Hwang et al. trained three different CNN backbones, ResNet50, InceptionV3, and VGG-16, to accurately diagnose AMD aimed for telemedicine. Using data augmentation, they generated 35,900 OCT images (7924 normal, 2906 dry AMD, 11,304 active wet AMD, and 13,766 inactive wet AMD). The models were trained on 28,720 images, validated on 7180 images, and finally clinically verified on 3872 images. The detection accuracy for the different stages of AMD was generally higher than 90% and was significantly superior (p < 0.001) to that of medical students (69.4% and 68.9%) and equal (p = 0.99) to that of retina specialists (92.7% and 91.9%) [22].
Sotoudeh-Paima et al. proposed a multiscale CNN, based on a feature pyramid network (FPN), for the classification of normal, dry (defined as drusen), and wet AMD (defined as CNV) in OCT images. The authors utilized VGG-16 as the backbone network. The training set consisted of 12,649 retinal OCT images from 441 patients (120 normal, 160 drusen, and 161 CNV) and 108,312 OCT images from 4686 patients (3548 normal, 713 drusen, 791 CNV, and 709 DME) [4]. The testing set comprised of 1000 retinal OCT images (250 from each class) from the USCD dataset [4], and the best model achieved a performance of 93.4% accuracy [23].

**Questions:**
1) Decide whether each statement below agrees with the excerpt on AMD detection, answering yes or no and quoting the words of the excerpt that settle it.
(a) Hwang et al. validated their models on 7180 images.
(b) Sotoudeh-Paima et al. used ResNet50 as the backbone network.
(c) The testing set used by Sotoudeh-Paima et al. held 250 images from each class.
2) Please quote the excerpt on AMD detection from "Hwang et al." up to and including "and 91.9%) [22].".

**Material supplied:**
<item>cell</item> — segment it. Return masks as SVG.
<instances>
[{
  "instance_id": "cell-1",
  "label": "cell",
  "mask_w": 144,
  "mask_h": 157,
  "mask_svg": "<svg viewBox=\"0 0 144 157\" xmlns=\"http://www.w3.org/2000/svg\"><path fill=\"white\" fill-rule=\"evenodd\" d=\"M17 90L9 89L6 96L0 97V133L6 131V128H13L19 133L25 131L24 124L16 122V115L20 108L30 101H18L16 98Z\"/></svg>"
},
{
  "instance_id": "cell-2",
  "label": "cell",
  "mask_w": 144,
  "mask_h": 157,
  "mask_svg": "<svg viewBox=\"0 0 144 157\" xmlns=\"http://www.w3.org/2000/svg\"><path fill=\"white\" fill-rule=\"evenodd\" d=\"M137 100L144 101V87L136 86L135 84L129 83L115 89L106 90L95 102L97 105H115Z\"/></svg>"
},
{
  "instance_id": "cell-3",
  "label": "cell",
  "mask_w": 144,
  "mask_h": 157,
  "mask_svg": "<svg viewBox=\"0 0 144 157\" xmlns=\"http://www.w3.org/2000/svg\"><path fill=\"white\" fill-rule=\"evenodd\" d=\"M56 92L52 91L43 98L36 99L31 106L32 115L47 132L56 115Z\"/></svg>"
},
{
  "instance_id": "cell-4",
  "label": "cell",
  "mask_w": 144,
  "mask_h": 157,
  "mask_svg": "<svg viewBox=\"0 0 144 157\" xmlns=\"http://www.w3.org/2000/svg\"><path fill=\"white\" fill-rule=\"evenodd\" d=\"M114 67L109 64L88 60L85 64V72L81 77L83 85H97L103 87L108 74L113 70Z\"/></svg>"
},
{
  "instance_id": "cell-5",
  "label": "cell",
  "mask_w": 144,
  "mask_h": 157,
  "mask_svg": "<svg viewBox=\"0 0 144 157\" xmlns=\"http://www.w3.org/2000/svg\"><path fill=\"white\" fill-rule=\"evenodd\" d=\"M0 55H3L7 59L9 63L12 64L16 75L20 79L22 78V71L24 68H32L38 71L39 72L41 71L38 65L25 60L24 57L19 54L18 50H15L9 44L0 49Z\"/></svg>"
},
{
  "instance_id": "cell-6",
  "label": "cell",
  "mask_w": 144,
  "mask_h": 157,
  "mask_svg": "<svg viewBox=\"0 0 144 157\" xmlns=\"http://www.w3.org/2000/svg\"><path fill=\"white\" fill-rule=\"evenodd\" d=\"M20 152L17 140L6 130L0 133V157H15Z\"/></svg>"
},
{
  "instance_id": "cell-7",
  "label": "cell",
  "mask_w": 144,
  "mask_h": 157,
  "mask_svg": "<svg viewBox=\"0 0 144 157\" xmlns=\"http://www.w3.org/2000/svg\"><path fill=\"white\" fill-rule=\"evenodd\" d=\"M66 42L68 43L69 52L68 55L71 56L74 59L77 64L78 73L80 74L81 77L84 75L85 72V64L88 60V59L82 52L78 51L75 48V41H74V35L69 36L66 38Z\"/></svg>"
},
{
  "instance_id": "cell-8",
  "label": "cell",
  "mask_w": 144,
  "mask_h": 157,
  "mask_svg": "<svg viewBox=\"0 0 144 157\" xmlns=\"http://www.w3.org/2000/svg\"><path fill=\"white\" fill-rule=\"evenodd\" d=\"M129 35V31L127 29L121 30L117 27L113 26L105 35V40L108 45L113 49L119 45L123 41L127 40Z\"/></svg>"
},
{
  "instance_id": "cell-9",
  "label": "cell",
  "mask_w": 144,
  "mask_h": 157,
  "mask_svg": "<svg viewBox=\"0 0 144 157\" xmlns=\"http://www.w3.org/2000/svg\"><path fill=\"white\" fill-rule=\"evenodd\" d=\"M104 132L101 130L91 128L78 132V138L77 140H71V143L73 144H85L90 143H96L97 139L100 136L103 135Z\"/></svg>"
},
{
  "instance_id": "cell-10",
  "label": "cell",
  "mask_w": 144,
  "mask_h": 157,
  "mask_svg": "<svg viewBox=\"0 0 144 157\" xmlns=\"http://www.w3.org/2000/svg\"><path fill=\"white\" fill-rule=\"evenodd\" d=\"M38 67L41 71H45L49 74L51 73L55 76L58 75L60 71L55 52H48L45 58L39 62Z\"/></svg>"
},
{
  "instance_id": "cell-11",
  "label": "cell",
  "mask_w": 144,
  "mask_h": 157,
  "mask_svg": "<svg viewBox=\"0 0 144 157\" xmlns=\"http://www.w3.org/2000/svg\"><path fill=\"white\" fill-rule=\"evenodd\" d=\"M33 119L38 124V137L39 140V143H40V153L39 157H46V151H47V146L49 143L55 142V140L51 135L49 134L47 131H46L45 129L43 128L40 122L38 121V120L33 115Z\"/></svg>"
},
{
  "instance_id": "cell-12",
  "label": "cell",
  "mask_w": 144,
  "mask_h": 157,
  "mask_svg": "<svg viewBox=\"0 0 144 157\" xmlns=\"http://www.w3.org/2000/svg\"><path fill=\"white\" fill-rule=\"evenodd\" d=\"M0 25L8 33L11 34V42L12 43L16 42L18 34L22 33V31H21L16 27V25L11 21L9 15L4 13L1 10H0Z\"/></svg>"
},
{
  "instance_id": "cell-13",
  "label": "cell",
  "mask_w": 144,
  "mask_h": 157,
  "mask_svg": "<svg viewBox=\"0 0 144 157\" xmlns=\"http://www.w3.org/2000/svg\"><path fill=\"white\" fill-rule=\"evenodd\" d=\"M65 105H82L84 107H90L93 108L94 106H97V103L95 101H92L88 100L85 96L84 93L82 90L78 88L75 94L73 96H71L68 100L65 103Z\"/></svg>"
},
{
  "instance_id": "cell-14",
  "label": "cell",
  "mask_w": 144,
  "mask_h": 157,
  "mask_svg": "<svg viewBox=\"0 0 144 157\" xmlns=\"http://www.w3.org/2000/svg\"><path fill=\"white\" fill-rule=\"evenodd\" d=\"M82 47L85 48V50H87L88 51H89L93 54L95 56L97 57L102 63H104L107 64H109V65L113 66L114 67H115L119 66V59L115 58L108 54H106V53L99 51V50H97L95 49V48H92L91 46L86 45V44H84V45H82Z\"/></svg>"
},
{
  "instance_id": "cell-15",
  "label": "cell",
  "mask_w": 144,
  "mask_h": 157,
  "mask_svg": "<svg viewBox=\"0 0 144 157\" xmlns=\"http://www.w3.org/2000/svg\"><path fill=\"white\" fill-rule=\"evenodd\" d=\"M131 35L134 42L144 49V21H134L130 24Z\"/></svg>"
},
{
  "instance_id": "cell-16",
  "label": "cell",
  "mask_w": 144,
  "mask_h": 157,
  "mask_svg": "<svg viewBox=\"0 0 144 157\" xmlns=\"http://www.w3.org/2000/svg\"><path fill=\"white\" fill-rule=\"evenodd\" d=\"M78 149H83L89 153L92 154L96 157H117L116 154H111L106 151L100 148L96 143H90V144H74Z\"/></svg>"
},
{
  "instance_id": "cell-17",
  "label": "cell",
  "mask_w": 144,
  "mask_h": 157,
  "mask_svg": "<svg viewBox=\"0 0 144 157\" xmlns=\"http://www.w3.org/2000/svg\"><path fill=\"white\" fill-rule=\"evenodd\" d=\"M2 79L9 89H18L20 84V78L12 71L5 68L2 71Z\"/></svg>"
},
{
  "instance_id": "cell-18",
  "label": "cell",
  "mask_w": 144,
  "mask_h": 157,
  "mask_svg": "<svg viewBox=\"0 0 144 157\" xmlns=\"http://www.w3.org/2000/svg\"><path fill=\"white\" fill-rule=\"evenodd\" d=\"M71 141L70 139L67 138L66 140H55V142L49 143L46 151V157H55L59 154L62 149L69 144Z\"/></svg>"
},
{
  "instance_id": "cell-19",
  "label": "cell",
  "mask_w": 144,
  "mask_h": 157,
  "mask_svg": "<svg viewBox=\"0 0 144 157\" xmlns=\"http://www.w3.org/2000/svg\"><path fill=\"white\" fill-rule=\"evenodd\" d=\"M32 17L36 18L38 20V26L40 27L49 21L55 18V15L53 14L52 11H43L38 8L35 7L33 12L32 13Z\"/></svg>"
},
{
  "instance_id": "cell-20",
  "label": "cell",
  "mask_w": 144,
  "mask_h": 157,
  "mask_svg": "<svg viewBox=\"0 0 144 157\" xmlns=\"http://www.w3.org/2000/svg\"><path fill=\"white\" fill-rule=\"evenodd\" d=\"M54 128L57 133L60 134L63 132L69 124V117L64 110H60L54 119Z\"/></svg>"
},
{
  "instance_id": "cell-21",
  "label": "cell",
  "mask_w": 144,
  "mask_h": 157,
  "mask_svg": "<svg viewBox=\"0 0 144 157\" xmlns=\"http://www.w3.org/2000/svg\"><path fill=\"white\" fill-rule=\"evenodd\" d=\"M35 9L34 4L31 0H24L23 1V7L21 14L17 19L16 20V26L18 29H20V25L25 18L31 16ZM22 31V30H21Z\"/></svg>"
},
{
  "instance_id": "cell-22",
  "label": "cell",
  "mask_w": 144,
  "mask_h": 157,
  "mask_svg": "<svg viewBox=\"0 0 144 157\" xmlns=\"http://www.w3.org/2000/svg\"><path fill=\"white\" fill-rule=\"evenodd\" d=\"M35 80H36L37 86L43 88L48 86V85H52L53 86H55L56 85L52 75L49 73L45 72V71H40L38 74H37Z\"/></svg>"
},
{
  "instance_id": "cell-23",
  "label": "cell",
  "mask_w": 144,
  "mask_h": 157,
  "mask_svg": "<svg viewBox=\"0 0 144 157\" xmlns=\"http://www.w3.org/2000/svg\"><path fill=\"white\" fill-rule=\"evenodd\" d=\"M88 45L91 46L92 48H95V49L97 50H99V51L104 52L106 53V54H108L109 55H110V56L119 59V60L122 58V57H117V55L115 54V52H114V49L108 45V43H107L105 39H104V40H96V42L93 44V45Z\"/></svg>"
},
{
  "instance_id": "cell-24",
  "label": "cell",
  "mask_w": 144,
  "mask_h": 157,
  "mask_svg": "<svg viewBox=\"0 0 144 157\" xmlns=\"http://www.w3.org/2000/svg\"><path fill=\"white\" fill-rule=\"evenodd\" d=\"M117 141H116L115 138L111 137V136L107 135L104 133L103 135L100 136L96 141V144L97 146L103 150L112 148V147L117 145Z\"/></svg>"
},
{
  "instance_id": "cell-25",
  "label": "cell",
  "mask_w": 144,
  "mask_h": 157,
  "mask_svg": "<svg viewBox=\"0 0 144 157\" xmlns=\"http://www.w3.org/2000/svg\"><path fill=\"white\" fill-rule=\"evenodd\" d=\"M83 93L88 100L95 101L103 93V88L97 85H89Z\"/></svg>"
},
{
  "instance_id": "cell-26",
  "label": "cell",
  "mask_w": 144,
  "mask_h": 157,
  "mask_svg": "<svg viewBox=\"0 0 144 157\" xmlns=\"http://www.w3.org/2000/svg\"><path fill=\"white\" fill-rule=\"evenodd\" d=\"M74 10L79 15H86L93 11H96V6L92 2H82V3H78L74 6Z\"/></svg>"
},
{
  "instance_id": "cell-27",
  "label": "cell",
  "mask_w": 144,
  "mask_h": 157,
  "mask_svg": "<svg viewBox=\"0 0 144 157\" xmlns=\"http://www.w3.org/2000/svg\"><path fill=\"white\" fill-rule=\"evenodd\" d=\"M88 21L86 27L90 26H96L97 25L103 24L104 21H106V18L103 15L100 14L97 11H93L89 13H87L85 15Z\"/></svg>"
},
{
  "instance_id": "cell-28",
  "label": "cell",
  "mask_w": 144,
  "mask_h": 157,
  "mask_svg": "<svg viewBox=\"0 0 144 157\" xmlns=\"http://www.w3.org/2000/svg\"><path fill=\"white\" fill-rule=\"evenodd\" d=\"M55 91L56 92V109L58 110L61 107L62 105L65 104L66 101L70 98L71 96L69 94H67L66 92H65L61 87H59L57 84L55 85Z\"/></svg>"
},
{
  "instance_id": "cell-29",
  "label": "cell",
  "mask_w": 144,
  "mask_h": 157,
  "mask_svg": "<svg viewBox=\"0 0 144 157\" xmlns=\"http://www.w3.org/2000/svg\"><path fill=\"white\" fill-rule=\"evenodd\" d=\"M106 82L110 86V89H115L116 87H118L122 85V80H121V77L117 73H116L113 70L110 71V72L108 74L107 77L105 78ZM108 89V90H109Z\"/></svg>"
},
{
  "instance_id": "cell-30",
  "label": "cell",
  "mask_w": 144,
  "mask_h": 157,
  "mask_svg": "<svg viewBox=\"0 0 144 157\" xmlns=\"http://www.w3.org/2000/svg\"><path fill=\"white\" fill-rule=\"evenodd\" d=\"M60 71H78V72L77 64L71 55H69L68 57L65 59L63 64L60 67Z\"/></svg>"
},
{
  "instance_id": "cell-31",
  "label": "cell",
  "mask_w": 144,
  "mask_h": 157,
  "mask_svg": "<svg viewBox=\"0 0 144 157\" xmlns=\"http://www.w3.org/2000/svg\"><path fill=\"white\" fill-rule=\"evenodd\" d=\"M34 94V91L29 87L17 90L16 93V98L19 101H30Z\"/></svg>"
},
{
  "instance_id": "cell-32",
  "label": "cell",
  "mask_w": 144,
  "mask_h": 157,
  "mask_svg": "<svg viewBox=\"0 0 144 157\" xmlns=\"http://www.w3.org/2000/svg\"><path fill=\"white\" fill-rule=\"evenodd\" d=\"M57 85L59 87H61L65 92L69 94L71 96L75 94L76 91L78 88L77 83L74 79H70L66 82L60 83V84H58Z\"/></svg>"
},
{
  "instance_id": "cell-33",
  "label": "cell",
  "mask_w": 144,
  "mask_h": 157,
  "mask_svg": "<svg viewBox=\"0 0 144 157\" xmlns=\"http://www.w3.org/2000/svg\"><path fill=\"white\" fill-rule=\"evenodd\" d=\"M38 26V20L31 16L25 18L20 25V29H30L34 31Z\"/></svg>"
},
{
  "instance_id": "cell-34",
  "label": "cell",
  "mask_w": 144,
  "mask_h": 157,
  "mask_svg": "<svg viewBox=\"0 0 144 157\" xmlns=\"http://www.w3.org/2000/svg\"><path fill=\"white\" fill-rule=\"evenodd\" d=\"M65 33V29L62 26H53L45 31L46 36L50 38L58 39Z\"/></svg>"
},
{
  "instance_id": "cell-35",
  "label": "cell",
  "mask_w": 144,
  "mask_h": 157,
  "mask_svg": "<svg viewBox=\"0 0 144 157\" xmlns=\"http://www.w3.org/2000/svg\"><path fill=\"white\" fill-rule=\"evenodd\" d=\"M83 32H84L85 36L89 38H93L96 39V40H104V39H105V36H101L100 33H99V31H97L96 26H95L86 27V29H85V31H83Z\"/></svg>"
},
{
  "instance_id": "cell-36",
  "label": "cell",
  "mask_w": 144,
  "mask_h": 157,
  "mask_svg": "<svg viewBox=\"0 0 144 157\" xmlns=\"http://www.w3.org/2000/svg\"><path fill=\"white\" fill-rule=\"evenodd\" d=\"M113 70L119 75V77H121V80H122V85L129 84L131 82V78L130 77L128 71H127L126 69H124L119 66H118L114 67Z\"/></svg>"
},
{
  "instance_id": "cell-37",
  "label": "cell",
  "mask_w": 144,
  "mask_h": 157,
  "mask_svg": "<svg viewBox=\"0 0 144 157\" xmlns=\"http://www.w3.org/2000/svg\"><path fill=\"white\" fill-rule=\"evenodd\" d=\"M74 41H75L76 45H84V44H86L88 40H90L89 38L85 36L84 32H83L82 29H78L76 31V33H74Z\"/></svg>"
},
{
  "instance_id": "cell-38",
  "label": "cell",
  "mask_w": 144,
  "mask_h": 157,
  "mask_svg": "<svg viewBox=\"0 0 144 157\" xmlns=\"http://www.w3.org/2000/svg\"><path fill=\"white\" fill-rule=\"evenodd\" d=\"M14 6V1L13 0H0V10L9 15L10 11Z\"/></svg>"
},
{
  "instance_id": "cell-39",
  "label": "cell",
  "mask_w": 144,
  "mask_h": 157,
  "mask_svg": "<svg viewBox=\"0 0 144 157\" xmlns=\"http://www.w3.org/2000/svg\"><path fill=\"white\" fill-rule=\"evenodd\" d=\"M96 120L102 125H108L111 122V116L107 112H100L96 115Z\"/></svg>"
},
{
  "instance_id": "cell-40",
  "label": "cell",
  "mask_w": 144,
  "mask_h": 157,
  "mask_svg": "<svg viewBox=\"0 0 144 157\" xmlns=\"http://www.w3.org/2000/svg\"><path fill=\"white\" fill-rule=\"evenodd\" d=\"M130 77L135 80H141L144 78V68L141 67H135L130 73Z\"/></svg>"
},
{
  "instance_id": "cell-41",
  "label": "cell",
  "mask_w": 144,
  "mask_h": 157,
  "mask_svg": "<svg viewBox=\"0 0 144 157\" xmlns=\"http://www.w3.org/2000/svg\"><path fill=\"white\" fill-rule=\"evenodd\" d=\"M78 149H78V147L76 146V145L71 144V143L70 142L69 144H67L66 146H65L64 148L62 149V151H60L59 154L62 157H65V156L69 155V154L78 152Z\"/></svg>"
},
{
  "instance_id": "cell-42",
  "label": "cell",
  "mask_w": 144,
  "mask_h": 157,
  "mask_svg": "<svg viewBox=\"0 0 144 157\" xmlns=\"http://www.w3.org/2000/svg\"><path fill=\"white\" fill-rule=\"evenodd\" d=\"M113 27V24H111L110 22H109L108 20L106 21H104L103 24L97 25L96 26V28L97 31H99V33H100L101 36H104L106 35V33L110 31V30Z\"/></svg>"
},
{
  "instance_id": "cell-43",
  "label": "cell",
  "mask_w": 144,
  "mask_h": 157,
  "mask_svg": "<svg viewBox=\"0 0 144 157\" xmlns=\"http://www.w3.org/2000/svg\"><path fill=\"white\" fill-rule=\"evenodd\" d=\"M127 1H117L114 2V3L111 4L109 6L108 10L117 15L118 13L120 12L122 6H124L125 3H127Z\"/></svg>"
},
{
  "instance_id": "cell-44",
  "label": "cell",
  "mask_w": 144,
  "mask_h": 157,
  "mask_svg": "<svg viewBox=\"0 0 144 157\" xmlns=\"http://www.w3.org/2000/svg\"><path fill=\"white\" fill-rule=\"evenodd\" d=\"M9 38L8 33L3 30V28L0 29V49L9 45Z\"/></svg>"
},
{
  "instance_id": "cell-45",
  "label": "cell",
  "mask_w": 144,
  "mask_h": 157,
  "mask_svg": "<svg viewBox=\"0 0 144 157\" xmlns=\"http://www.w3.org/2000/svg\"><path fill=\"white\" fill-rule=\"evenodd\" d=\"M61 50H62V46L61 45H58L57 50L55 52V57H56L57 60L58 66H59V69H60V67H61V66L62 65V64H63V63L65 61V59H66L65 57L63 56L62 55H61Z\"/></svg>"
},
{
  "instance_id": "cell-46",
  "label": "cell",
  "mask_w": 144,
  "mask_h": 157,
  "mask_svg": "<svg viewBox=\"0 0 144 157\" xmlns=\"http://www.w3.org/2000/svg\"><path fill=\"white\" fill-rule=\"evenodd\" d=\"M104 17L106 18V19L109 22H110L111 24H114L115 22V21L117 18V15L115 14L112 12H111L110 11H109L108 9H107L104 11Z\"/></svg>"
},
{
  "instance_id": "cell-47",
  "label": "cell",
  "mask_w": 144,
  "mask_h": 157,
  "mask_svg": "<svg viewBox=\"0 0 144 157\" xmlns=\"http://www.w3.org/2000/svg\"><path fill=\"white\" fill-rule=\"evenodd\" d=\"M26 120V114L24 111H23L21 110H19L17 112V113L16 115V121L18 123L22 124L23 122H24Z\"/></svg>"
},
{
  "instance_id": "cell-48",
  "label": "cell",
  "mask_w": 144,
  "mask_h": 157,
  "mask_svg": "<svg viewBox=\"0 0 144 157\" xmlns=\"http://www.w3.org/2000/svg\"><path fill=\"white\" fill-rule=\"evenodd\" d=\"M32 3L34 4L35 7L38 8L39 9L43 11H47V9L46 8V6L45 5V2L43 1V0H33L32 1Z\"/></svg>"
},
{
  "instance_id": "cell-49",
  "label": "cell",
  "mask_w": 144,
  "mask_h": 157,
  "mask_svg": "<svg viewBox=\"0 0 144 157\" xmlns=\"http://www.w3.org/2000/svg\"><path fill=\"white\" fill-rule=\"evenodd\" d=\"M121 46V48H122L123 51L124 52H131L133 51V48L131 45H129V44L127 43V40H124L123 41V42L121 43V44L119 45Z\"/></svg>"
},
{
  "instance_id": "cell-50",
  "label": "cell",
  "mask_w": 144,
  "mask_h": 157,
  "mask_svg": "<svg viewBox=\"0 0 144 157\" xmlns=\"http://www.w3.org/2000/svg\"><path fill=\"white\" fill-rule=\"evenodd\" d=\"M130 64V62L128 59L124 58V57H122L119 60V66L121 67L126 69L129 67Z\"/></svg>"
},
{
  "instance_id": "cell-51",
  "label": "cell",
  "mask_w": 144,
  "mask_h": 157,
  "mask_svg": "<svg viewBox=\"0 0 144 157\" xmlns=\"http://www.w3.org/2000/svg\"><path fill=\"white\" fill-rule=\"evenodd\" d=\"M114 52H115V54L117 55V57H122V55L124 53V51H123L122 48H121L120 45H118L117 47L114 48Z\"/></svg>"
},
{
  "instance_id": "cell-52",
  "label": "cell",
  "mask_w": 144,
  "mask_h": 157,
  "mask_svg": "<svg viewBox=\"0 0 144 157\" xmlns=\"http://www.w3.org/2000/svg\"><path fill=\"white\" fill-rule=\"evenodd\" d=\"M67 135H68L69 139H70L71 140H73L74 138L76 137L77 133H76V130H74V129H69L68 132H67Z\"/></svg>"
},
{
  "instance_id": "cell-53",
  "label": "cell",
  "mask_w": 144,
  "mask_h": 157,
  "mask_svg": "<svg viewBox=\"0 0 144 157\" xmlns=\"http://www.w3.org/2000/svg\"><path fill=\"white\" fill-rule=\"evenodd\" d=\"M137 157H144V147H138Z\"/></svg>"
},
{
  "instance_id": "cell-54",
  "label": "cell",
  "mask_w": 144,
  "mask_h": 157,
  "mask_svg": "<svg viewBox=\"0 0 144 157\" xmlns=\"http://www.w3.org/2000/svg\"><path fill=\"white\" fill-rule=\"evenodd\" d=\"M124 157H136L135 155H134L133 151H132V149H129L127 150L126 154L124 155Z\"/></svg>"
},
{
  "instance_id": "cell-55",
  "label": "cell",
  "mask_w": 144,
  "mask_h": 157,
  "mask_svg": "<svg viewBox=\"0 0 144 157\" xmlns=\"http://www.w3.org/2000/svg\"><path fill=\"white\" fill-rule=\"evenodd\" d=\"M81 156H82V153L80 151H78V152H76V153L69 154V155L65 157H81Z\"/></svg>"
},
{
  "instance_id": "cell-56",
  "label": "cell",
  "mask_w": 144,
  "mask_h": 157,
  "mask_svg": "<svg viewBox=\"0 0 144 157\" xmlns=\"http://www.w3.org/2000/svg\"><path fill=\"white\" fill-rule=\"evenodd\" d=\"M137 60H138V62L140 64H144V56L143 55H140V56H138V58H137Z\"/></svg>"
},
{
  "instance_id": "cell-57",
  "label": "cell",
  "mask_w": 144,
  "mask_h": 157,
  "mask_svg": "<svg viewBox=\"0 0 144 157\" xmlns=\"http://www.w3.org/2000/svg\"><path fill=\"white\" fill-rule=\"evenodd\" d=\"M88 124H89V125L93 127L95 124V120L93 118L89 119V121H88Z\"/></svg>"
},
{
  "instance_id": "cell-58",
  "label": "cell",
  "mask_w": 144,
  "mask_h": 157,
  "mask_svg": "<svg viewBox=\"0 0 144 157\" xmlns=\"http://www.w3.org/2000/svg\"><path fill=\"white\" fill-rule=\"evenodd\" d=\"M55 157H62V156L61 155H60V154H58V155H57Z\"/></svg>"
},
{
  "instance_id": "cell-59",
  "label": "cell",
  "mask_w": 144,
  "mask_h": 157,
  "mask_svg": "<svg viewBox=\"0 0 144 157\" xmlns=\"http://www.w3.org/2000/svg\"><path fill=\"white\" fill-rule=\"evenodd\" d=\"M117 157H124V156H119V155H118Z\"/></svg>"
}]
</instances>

**Exercise results:**
1)
(a) Yes: "validated on 7180 images"
(b) No: "The authors utilized VGG-16 as the backbone network."
(c) Yes: "1000 retinal OCT images (250 from each class)"

2)
Hwang et al. trained three different CNN backbones, ResNet50, InceptionV3, and VGG-16, to accurately diagnose AMD aimed for telemedicine. Using data augmentation, they generated 35,900 OCT images (7924 normal, 2906 dry AMD, 11,304 active wet AMD, and 13,766 inactive wet AMD). The models were trained on 28,720 images, validated on 7180 images, and finally clinically verified on 3872 images. The detection accuracy for the different stages of AMD was generally higher than 90% and was significantly superior (p < 0.001) to that of medical students (69.4% and 68.9%) and equal (p = 0.99) to that of retina specialists (92.7% and 91.9%) [22].